------ Supplied passage ------
3.18.2009

I Will %#&^ You Up... and other June Cleaver sayings

I am a great big dummy...


Why?



Because, last night I went to the Nickelback concert (I just wanted to mention that one more time) and my friends and I headed to 'The Matt" or, "The Mattress Factory" which is a bar in downtown Omaha directly across from the QWest Center where the concert was. We were smart in the fact that we parked at The Matt and hung out for a little bit before the doors would be open at the QWest Center.


(Lisa, Me, and Pam)





We had a few drinks, laughed, took some pictures, and went to the bathroom all before we had to get our little tushes over to the concert.



When we were leaving The Matt, we decided to drop our purses in the car so that we didn't have to lug them with us. I stood at the car holding my camera and said to my friends, "Should I take my camera?" We all decided that I should not because we did not know how close we were going to be because we had ground floor tickets-which meant no seats, just standing-and did I really want to have to hold the camera in one hand all night and have a beer in the other and not be able to throw up rock signs? No-so I tossed my camera into the car and headed off to the concert.



Well... we waltzed right into the place like we owned it (because that is generally how I walk into bars, pubs, and Nickelback concerts) and literally sauntered up to the front of the stage. At this point we were about 20 feet from the front and we were thrilled. Then, greediness started to take over and we wanted to be closer to the stage because 20 feet was too far away-even though another set of friends of ours were in the nosebleed section at the top which is basically in Iowa.



So we start making friends with people. "Hi, my name is June what's yours? Hi Mike how ya doin'? Do you see those punks behind us? Yeah-they have a plan to push forward when Saving Abel starts and are going to move us out of the way unless we form an alliance."



We formed an "alliance" with about 20 people the first 5 minutes of being there. This worked brilliantly to our advantage because once the music started... WE moved forward and left the alliance in the dust. They didn't know what hit them, but they didn't really mind because they thought we were their friends. Pffft.
------ Data ------
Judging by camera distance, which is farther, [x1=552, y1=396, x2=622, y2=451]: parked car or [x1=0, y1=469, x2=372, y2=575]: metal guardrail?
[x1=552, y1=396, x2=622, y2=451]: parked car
------
Exercise aim:
Reproduce, word for word, the stretch of the concert blog post from "Well... we waltzed" through "basically in Iowa.".

Result of the exercise:
Well... we waltzed right into the place like we owned it (because that is generally how I walk into bars, pubs, and Nickelback concerts) and literally sauntered up to the front of the stage. At this point we were about 20 feet from the front and we were thrilled. Then, greediness started to take over and we wanted to be closer to the stage because 20 feet was too far away-even though another set of friends of ours were in the nosebleed section at the top which is basically in Iowa.